__What you have to do__. Reproduce exactly the line in which "When looking at this" occurs and all the lines after it, ending with the last line.

Scene-based reasoning records
----------------
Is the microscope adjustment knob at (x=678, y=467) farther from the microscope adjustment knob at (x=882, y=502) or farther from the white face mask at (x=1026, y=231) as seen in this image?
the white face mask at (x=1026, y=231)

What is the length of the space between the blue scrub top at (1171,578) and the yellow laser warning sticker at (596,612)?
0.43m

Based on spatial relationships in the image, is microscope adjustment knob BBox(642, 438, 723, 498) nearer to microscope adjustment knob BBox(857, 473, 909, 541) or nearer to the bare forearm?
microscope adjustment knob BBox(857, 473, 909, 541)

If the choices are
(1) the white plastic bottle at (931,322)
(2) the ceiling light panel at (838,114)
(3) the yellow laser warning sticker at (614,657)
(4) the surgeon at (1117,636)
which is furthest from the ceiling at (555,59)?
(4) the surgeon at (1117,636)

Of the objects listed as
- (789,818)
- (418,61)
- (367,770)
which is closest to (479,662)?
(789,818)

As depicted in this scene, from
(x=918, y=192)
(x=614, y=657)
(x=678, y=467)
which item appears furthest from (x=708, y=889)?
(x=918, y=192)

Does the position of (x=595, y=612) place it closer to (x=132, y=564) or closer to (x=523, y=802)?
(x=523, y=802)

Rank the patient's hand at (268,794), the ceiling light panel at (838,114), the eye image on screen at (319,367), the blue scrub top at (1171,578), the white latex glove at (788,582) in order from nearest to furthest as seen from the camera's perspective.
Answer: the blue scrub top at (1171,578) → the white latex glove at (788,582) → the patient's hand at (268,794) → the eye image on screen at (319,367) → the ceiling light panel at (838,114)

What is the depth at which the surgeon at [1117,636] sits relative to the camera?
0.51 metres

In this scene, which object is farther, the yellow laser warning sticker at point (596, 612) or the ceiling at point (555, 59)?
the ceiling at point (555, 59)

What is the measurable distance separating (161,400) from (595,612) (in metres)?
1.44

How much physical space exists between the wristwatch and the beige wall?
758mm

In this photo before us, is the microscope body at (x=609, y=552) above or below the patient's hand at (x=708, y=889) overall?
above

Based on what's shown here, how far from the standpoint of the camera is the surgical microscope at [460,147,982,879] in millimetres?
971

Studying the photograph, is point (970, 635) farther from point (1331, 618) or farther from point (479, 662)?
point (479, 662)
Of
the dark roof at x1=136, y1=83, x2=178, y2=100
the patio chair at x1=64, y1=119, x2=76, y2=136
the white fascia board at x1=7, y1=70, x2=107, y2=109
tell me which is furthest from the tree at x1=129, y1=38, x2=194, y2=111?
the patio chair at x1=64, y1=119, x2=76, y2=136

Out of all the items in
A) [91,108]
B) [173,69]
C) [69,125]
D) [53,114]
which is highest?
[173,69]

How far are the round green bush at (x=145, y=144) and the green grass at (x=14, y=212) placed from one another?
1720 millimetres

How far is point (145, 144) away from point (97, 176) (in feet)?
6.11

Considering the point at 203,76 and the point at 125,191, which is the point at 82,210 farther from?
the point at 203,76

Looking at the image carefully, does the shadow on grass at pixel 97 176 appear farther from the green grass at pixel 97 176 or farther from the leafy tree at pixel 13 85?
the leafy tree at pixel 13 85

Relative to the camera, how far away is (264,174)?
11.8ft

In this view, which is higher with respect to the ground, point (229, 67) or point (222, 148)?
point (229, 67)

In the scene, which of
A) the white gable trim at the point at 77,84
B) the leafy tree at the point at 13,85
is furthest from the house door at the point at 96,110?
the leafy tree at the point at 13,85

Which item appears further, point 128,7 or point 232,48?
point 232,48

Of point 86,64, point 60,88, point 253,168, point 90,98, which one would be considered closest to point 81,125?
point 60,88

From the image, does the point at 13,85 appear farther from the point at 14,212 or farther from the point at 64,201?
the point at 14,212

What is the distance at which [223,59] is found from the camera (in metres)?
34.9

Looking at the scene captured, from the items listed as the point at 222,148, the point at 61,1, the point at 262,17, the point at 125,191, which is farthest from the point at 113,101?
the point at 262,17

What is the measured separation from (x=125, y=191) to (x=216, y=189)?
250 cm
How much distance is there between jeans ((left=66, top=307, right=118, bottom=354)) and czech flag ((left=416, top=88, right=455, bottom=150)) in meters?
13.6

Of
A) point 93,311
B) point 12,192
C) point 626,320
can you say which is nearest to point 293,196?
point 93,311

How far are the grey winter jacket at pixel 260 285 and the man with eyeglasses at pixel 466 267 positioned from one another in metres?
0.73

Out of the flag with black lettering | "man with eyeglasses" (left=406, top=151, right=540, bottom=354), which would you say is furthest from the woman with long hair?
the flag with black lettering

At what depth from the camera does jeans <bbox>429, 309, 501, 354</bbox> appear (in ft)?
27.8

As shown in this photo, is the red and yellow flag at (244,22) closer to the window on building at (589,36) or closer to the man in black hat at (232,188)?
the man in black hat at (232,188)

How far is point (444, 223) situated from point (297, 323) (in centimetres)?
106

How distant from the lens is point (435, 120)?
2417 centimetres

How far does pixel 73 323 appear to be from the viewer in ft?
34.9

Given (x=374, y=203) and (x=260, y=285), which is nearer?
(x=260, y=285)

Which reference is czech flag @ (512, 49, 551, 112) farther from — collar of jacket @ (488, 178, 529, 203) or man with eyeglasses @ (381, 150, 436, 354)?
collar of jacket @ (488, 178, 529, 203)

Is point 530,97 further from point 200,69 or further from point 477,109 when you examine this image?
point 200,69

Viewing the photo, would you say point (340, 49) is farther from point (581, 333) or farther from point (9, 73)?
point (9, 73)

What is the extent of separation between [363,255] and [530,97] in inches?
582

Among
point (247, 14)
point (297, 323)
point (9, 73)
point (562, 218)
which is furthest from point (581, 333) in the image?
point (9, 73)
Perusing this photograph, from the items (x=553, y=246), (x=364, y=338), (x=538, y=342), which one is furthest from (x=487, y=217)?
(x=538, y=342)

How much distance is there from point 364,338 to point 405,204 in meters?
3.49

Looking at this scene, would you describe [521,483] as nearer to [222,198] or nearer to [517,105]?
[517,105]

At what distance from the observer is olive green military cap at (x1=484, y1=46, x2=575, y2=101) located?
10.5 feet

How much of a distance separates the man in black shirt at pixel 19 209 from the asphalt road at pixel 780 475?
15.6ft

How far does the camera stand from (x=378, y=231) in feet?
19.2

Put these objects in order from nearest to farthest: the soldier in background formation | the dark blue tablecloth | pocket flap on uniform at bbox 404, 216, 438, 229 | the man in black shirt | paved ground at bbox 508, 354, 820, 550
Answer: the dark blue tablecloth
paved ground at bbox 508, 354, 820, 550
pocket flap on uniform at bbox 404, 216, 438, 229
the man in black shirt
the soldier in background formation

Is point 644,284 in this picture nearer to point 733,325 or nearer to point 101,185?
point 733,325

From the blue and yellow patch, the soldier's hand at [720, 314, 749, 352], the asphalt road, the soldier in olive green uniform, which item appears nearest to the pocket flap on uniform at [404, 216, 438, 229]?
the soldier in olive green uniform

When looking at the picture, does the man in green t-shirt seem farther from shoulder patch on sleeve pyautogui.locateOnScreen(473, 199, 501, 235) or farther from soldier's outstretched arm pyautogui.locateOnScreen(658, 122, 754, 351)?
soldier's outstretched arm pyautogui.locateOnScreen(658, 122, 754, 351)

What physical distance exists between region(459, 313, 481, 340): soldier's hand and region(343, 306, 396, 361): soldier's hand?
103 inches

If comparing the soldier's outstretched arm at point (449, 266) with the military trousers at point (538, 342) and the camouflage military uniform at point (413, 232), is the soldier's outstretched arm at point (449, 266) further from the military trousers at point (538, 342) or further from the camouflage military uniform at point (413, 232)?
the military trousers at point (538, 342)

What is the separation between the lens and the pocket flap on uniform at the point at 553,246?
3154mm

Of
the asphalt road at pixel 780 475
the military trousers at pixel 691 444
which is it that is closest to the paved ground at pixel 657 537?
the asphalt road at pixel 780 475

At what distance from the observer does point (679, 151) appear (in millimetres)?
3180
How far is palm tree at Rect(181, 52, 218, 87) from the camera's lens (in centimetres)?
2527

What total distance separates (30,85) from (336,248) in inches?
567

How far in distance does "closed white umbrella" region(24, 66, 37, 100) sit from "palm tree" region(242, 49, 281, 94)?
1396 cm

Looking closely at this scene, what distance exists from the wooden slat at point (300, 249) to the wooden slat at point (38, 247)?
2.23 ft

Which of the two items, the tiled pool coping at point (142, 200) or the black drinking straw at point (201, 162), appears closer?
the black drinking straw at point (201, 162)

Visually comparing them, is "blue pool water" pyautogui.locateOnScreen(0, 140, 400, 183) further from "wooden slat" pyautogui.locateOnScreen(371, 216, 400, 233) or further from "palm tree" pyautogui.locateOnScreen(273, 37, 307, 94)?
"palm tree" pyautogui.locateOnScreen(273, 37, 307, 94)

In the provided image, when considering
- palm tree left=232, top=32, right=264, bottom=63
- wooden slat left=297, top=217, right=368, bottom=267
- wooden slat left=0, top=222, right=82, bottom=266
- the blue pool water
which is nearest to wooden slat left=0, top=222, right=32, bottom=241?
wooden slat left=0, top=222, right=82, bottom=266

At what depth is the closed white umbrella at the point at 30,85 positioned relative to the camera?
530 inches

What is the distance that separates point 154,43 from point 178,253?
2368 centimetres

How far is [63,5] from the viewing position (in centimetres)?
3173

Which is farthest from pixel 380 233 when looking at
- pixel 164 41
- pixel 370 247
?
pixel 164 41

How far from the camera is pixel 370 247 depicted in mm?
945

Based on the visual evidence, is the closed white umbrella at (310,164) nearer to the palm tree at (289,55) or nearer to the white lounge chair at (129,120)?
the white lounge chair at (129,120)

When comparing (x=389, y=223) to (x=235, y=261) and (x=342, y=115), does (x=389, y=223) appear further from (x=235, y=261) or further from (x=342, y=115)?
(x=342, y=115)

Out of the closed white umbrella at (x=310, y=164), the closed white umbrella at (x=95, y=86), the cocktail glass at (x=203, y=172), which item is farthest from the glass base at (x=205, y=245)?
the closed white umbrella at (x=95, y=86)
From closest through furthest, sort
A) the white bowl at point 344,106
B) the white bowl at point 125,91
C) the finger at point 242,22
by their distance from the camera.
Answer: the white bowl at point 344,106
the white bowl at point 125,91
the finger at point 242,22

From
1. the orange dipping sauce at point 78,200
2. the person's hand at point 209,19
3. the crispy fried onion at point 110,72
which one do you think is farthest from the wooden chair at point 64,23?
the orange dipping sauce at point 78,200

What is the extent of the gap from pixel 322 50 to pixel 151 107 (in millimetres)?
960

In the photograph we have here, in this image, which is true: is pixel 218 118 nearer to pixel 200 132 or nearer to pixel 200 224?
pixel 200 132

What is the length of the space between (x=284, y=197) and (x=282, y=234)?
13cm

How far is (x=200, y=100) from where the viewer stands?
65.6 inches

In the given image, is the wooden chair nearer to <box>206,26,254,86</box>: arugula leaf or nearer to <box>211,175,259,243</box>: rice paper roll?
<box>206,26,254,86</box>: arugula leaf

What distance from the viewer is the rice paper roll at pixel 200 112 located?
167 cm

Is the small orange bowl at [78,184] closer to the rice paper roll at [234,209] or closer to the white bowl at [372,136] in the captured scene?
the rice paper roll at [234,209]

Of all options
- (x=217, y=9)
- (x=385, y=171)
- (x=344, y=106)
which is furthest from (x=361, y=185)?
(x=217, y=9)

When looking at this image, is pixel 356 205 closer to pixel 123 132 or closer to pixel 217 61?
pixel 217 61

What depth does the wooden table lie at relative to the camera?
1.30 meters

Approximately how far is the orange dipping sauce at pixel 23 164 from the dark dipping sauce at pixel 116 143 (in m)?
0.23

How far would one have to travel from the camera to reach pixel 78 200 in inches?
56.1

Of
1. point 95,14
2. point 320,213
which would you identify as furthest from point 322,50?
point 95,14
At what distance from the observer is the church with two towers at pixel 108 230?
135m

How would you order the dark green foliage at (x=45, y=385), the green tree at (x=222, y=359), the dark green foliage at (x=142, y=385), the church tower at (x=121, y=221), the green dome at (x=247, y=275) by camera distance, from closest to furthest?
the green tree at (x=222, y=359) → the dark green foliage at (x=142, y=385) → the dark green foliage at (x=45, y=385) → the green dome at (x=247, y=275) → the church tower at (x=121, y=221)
----------------
__Answer to this task__.
When looking at this image, is pixel 356 205 closer to pixel 123 132 or closer to pixel 217 61?
pixel 217 61

What depth does the wooden table lie at relative to the camera?
1.30 meters

Approximately how far is the orange dipping sauce at pixel 23 164 from the dark dipping sauce at pixel 116 143 (in m)?
0.23

How far would one have to travel from the camera to reach pixel 78 200 in inches?
56.1

Of
1. point 95,14
2. point 320,213
which would you identify as furthest from point 322,50?
point 95,14
At what distance from the observer is the church with two towers at pixel 108 230?
135m

How would you order the dark green foliage at (x=45, y=385), the green tree at (x=222, y=359), the dark green foliage at (x=142, y=385), the church tower at (x=121, y=221), the green dome at (x=247, y=275) by camera distance, from closest to furthest?
the green tree at (x=222, y=359) → the dark green foliage at (x=142, y=385) → the dark green foliage at (x=45, y=385) → the green dome at (x=247, y=275) → the church tower at (x=121, y=221)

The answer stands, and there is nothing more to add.